Stored data —
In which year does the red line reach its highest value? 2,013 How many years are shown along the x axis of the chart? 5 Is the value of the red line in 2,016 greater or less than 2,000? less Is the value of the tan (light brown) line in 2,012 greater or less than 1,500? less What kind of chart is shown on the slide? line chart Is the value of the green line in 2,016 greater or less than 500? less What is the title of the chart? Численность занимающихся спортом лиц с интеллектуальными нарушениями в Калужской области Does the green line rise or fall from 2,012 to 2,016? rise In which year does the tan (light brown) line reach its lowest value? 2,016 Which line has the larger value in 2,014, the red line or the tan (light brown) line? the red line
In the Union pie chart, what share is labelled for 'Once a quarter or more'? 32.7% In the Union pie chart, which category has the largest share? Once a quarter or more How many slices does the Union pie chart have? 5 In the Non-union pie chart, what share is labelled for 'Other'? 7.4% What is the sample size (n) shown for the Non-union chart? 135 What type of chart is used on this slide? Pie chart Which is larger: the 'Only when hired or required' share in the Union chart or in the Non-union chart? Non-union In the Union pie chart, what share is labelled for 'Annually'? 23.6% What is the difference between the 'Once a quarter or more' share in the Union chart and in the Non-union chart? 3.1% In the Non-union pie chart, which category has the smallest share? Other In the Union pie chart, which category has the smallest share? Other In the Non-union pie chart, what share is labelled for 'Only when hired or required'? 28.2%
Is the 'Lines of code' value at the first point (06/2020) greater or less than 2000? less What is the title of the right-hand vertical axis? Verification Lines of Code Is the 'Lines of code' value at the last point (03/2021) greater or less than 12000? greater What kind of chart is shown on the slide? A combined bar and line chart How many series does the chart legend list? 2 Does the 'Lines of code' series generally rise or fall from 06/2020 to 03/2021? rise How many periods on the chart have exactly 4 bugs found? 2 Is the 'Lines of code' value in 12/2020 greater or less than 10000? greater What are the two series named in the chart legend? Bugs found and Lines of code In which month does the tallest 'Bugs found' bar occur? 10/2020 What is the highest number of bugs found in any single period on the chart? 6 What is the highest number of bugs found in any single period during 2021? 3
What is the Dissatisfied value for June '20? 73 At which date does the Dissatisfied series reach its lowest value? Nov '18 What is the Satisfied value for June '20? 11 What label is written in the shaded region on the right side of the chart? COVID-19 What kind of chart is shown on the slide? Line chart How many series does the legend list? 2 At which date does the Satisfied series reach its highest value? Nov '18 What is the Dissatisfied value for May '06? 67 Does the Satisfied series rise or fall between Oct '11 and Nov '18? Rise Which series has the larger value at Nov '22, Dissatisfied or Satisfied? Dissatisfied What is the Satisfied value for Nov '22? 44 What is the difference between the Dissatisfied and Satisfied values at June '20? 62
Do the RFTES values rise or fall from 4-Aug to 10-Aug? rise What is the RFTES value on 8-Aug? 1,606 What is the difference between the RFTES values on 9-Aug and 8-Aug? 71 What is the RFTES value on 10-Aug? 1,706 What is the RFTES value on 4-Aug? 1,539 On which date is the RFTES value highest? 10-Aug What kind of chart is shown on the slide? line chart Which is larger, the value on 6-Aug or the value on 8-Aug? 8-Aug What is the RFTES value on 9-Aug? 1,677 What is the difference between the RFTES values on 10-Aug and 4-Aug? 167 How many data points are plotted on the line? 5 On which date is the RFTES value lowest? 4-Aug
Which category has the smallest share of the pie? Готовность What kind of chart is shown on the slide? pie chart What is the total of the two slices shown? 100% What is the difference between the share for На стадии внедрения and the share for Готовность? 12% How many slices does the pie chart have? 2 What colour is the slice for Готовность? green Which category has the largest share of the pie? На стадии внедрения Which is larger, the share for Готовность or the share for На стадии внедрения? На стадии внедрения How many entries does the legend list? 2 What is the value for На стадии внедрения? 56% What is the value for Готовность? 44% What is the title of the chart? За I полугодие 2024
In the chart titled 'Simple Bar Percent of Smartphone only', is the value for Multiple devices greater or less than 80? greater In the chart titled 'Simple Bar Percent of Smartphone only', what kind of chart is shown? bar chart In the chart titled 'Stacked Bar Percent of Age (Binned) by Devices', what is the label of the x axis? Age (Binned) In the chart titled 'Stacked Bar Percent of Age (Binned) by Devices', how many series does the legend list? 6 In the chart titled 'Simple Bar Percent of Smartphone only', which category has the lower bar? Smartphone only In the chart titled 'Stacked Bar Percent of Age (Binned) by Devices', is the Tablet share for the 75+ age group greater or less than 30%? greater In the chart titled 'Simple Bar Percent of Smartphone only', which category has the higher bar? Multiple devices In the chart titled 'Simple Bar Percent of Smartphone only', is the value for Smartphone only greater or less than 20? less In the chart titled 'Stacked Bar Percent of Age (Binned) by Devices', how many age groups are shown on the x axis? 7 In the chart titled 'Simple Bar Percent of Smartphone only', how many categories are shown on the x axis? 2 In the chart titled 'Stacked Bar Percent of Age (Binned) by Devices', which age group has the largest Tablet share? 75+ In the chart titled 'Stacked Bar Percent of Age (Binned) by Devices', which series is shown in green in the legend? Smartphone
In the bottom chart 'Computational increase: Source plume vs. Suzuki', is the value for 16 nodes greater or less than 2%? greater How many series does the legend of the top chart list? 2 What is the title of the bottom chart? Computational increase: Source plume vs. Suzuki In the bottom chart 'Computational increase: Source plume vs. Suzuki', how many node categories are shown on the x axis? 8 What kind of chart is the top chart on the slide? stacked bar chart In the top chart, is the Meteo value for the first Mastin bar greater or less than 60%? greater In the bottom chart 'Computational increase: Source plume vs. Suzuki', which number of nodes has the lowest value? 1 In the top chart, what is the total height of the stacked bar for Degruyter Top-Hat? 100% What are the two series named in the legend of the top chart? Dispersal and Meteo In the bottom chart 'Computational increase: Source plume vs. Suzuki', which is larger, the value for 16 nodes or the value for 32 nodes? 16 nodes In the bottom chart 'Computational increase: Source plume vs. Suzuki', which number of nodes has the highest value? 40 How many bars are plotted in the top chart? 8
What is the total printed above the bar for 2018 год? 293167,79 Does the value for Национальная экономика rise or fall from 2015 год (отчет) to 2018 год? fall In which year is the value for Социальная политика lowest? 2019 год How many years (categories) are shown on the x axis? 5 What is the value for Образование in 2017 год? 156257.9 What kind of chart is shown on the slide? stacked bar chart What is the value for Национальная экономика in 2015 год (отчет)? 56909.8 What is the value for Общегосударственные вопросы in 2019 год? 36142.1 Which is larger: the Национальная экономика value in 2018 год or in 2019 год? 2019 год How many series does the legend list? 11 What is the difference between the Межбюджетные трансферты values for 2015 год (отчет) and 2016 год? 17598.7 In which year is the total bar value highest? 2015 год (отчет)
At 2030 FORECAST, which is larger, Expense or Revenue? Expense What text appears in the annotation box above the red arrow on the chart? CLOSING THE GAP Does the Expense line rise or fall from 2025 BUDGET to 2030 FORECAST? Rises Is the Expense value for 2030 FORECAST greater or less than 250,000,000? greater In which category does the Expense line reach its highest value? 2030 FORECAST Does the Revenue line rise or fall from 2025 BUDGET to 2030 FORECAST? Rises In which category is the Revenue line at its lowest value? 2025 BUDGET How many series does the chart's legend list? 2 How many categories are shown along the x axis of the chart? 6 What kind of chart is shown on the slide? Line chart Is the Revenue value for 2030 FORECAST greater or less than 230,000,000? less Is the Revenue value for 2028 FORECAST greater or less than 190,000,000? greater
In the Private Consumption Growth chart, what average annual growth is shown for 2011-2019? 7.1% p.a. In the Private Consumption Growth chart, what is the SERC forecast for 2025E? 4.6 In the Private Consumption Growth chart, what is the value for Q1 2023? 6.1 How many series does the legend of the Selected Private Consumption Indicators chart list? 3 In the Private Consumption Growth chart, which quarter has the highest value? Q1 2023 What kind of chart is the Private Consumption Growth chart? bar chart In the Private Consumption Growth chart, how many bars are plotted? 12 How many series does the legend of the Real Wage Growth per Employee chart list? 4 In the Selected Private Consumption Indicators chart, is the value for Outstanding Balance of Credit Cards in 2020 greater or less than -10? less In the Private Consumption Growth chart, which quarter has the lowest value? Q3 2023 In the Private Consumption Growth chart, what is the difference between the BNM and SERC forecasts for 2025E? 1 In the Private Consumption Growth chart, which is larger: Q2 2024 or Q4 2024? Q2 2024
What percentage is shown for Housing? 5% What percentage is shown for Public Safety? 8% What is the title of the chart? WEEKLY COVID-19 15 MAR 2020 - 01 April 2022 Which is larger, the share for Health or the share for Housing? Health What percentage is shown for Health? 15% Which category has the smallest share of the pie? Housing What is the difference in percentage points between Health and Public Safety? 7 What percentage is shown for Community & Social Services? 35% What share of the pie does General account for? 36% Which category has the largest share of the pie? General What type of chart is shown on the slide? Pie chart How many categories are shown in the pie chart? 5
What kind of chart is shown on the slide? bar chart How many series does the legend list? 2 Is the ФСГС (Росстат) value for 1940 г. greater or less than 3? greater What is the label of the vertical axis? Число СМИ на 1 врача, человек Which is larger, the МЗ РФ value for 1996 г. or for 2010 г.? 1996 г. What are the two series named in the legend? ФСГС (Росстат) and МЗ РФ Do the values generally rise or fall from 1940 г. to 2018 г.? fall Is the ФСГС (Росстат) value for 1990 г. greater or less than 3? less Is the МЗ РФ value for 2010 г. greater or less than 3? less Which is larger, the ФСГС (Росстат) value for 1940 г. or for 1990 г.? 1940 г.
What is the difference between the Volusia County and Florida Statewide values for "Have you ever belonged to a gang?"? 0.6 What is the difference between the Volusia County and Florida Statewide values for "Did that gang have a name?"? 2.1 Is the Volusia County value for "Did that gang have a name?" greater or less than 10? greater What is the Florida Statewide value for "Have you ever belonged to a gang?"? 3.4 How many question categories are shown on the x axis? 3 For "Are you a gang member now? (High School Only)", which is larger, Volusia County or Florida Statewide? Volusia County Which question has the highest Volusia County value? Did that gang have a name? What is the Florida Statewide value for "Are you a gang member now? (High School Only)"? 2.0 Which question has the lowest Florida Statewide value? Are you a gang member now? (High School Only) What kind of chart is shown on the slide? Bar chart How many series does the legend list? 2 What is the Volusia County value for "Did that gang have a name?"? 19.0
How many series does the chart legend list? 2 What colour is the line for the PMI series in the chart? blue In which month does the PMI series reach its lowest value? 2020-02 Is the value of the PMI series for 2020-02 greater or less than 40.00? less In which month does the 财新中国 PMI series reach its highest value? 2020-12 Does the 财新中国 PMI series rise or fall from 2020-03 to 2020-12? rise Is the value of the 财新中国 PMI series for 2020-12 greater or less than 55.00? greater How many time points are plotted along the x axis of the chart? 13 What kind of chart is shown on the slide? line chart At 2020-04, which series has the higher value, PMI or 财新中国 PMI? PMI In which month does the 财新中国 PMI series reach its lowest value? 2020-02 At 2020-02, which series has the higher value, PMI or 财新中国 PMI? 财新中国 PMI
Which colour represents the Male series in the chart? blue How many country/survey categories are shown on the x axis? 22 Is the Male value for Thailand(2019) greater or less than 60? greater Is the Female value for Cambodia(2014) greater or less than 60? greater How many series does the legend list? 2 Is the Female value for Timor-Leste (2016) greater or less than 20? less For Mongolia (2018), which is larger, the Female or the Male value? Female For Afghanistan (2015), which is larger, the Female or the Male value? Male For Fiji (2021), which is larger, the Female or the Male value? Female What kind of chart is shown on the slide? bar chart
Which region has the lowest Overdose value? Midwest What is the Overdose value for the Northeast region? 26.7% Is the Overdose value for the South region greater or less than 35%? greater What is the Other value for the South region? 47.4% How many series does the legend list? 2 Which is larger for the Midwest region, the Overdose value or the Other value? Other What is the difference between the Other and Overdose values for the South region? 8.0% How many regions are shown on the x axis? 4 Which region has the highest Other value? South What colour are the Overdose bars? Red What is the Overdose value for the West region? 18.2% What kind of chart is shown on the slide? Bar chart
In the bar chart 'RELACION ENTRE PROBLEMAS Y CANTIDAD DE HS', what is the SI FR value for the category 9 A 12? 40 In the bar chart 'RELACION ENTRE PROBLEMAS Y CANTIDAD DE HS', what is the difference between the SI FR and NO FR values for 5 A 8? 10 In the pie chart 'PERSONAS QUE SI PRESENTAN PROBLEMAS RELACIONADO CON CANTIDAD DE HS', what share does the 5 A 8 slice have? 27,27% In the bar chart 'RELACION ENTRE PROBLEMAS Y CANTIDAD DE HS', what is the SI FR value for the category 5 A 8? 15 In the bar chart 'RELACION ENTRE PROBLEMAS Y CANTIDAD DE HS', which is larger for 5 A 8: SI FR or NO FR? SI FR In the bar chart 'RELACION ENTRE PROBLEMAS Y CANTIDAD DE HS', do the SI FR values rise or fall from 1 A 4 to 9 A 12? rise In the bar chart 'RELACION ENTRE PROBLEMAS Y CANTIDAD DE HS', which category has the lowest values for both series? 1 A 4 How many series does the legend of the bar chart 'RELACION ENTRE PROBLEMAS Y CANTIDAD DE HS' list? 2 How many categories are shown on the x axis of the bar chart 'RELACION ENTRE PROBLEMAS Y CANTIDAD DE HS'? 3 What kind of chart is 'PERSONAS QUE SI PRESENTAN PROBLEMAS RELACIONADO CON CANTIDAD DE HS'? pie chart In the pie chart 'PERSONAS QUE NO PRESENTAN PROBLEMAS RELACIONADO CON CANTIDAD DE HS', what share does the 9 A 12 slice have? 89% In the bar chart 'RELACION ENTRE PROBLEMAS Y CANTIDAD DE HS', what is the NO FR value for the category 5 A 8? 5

Work required — Format the lines from the start of the listing through the line containing "In the Union pie chart, what share is labelled for 'Once" as a numbered list, leaving out any blank lines.

Written solution —
1. In which year does the red line reach its highest value? 2,013 How many years are shown along the x axis of the chart? 5 Is the value of the red line in 2,016 greater or less than 2,000? less Is the value of the tan (light brown) line in 2,012 greater or less than 1,500? less What kind of chart is shown on the slide? line chart Is the value of the green line in 2,016 greater or less than 500? less What is the title of the chart? Численность занимающихся спортом лиц с интеллектуальными нарушениями в Калужской области Does the green line rise or fall from 2,012 to 2,016? rise In which year does the tan (light brown) line reach its lowest value? 2,016 Which line has the larger value in 2,014, the red line or the tan (light brown) line? the red line
2. In the Union pie chart, what share is labelled for 'Once a quarter or more'? 32.7% In the Union pie chart, which category has the largest share? Once a quarter or more How many slices does the Union pie chart have? 5 In the Non-union pie chart, what share is labelled for 'Other'? 7.4% What is the sample size (n) shown for the Non-union chart? 135 What type of chart is used on this slide? Pie chart Which is larger: the 'Only when hired or required' share in the Union chart or in the Non-union chart? Non-union In the Union pie chart, what share is labelled for 'Annually'? 23.6% What is the difference between the 'Once a quarter or more' share in the Union chart and in the Non-union chart? 3.1% In the Non-union pie chart, which category has the smallest share? Other In the Union pie chart, which category has the smallest share? Other In the Non-union pie chart, what share is labelled for 'Only when hired or required'? 28.2%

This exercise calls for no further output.